Genetic variants that impact alternative polyadenylation in cancer represent candidate causal risk loci.
Bin LiYimin CaiCan ChenGaoyuan LiMing ZhangZequn LuFuwei ZhangJinyu HuangLinyun FanCaibo NingYanmin LiWenzhuo WangHui GengYizhuo LiuShuoni ChenHanting LiShuhui YangHeng ZhangWen TianZhongchao ZhuBin XuHeng LiHaijie LiMeng JinXiaoyang WangShaokai ZhangJiuyang LiuChao-Qun HuangXiaojun YangYongchang WeiYing ZhuJian-Bo TianXiaoping MiaoPublished in: Cancer research (2023)
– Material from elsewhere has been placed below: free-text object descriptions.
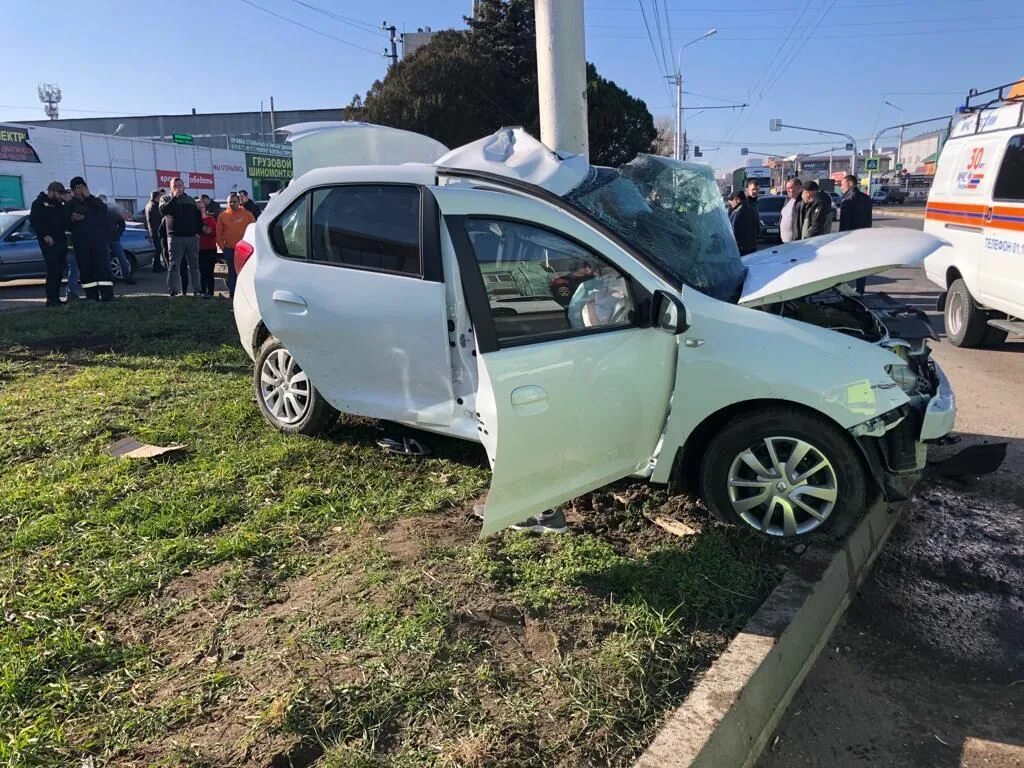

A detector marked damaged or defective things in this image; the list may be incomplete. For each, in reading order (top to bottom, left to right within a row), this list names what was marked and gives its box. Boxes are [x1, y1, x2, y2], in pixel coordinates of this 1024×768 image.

crumpled hood [434, 126, 593, 195]
shattered windshield [561, 154, 745, 303]
crumpled hood [741, 228, 946, 309]
white damaged car [228, 126, 954, 536]
broken plastic debris [106, 436, 186, 460]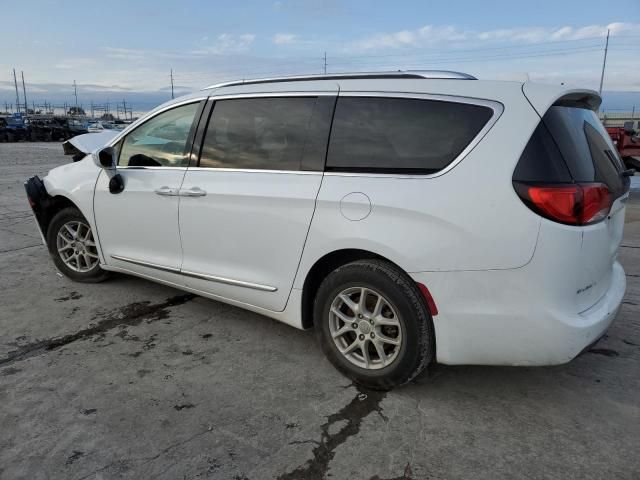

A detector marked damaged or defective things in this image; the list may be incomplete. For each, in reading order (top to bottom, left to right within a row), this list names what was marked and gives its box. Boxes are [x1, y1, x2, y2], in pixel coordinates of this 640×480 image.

damaged front bumper [24, 175, 52, 246]
cracked asphalt [1, 142, 640, 480]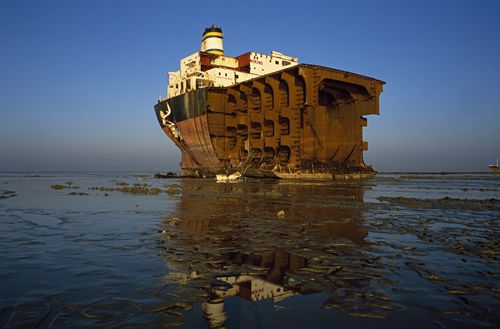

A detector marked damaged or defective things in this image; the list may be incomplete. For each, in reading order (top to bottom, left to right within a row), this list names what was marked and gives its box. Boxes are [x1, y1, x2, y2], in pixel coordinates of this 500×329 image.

Alternative polyadenylation (APA) is emerging as a major mechanism of post-transcriptional regulation. APA can impact the development and progression of cancer, suggesting that the genetic determinants of APA might play an important role in regulating cancer risk. Here, we depicted a pan-cancer atlas of human APA quantitative trait loci (apaQTLs), containing approximately 0.7 million apaQTLs across 32 cancer types. Systematic multi-omics analyses indicated that cancer apaQTLs could contribute to APA regulation by altering poly(A) motifs, RNA binding proteins (RBP), and chromatin regulatory elements and were preferentially enriched in GWAS-identified cancer susceptibility loci. Moreover, apaQTL-related genes (aGenes) were broadly related to cancer signaling pathways, high mutational burden, immune infiltration, and drug response, implicating their potential as therapeutic targets. Furthermore, apaQTLs were mapped in Chinese colorectal cancer (CRC) tumor tissues and then screened for functional apaQTLs associated with CRC risk in 17,789 cases and 19,951 controls using GWAS-ChIP data, with independent validation in a large-scale population consisting of 6,024 cases and 10,022 controls. A multi-ancestry-associated apaQTL variant rs1020670 with a C>G change in DNM1L was identified, and the G allele contributed to an increased risk of CRC. Mechanistically, the risk variant promoted aberrant APA and facilitated higher usage of DNM1L proximal poly(A) sites mediated by the RBP CSTF2T, which led to higher expression of DNM1L with a short 3'UTR. This stabilized DNM1L to upregulate its expression, provoking CRC cell proliferation. Collectively, these findings generate a resource for understanding APA regulation and the genetic basis of human cancers, providing insights into cancer etiology.